* **Aim of the exercise**:
Reproduce word for word every line from the one containing "Name all visible" to the final line of the data below; omit the pictures.

* **Information provided**:
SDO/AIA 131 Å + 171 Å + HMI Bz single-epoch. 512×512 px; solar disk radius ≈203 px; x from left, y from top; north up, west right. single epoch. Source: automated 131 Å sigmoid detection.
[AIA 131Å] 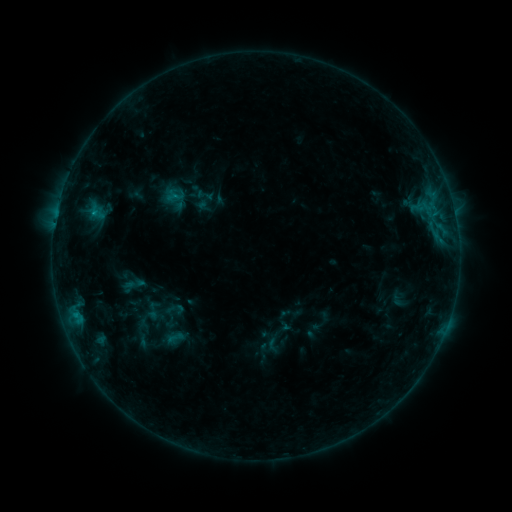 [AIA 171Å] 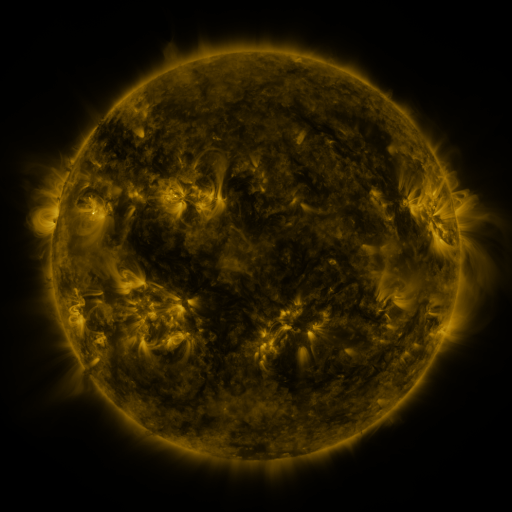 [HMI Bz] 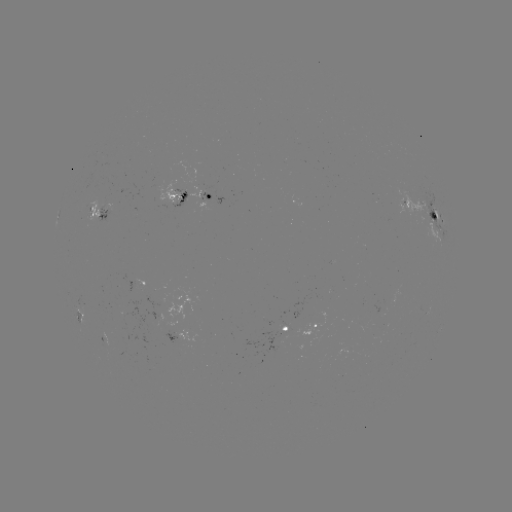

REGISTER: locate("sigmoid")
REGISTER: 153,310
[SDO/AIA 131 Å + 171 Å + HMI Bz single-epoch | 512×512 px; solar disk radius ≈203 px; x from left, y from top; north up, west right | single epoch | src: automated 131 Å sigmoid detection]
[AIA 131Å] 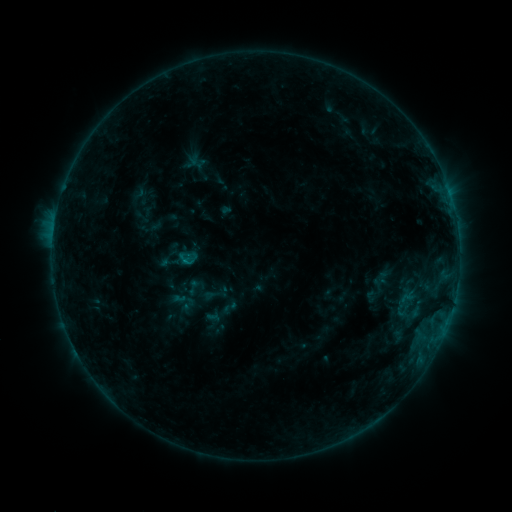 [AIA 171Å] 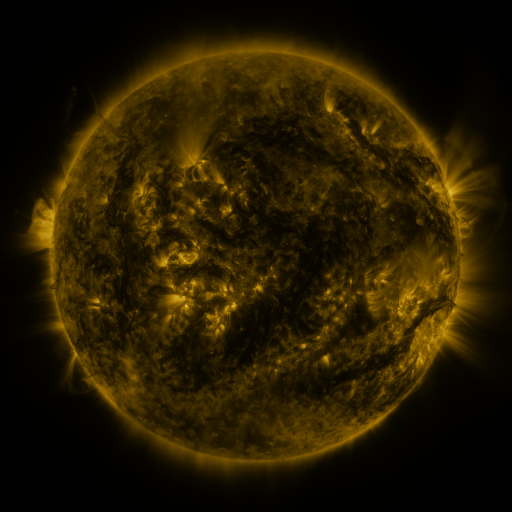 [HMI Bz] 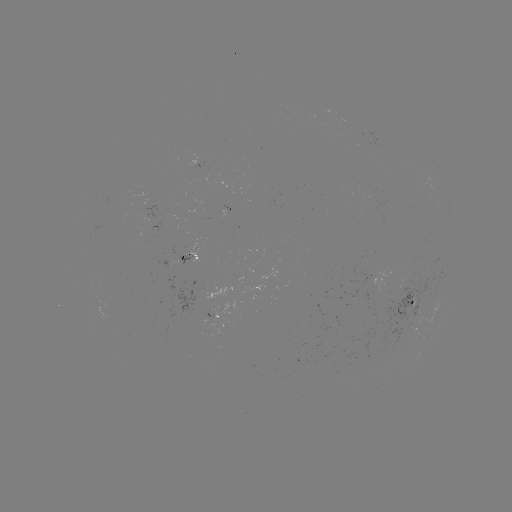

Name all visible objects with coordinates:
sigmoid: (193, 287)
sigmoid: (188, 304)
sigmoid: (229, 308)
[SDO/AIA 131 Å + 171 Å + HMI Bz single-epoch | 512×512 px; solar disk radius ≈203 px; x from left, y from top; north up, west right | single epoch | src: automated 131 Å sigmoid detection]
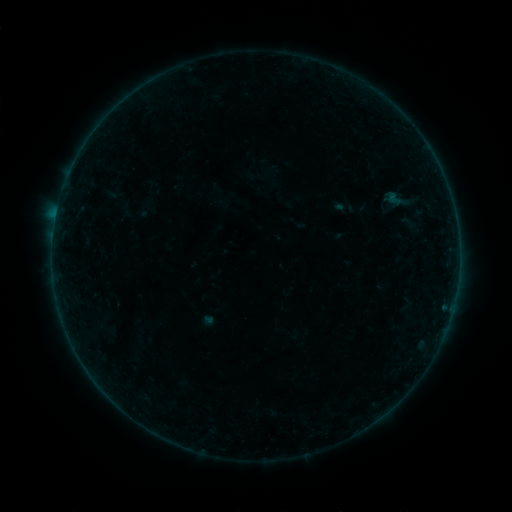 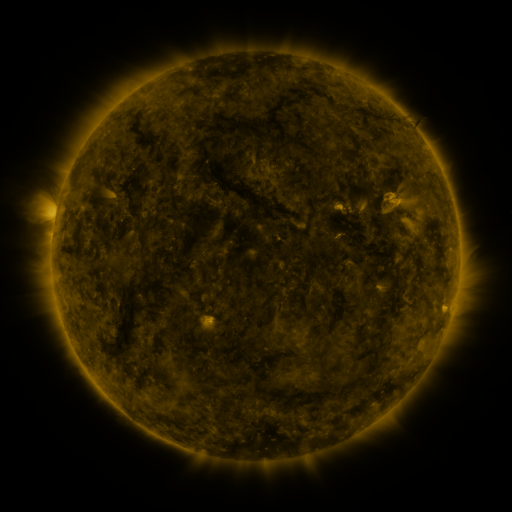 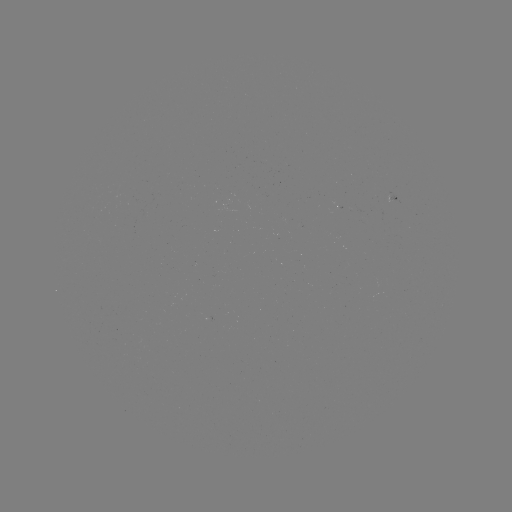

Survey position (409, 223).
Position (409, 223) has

* **Reply to the task**:
Name all visible objects with coordinates:
sigmoid: (193, 287)
sigmoid: (188, 304)
sigmoid: (229, 308)
[SDO/AIA 131 Å + 171 Å + HMI Bz single-epoch | 512×512 px; solar disk radius ≈203 px; x from left, y from top; north up, west right | single epoch | src: automated 131 Å sigmoid detection]

Survey position (409, 223).
Position (409, 223) has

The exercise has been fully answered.